**Problem statement**.
Only the lines from the one containing "Đà Nẵng: 157" to the end of the listing below should be returned, exactly as written and without pictures.

**Provided data**.

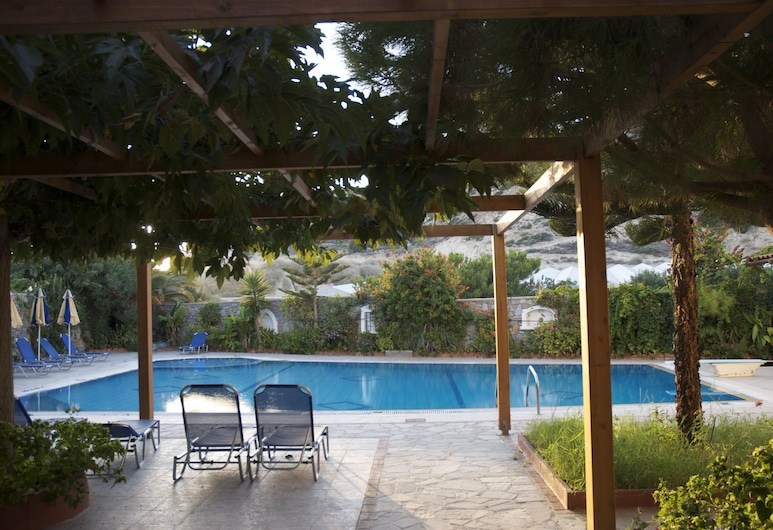 Sarikampos Beach, Jerapetra, Studija, vaizdas į baseiną, Vaizdas iš svečių kambario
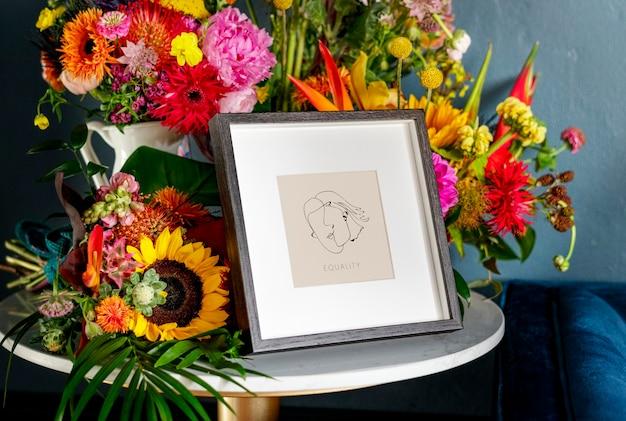 Flores ao redor da maquete da moldura da foto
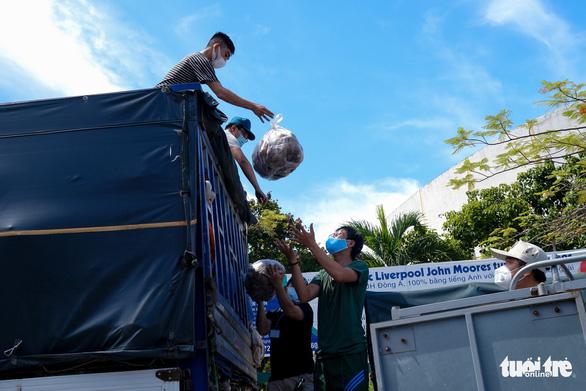 Đà Nẵng: 157 tấn rau củ được tài trợ đã đến quận Sơn Trà - Ảnh 7.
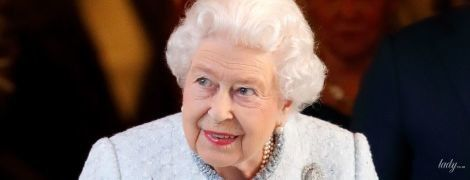 Идеальна даже в объективах папарацци: королева Елизавета II на улицах Лондона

**Response**.
 Đà Nẵng: 157 tấn rau củ được tài trợ đã đến quận Sơn Trà - Ảnh 7.
 Идеальна даже в объективах папарацци: королева Елизавета II на улицах Лондона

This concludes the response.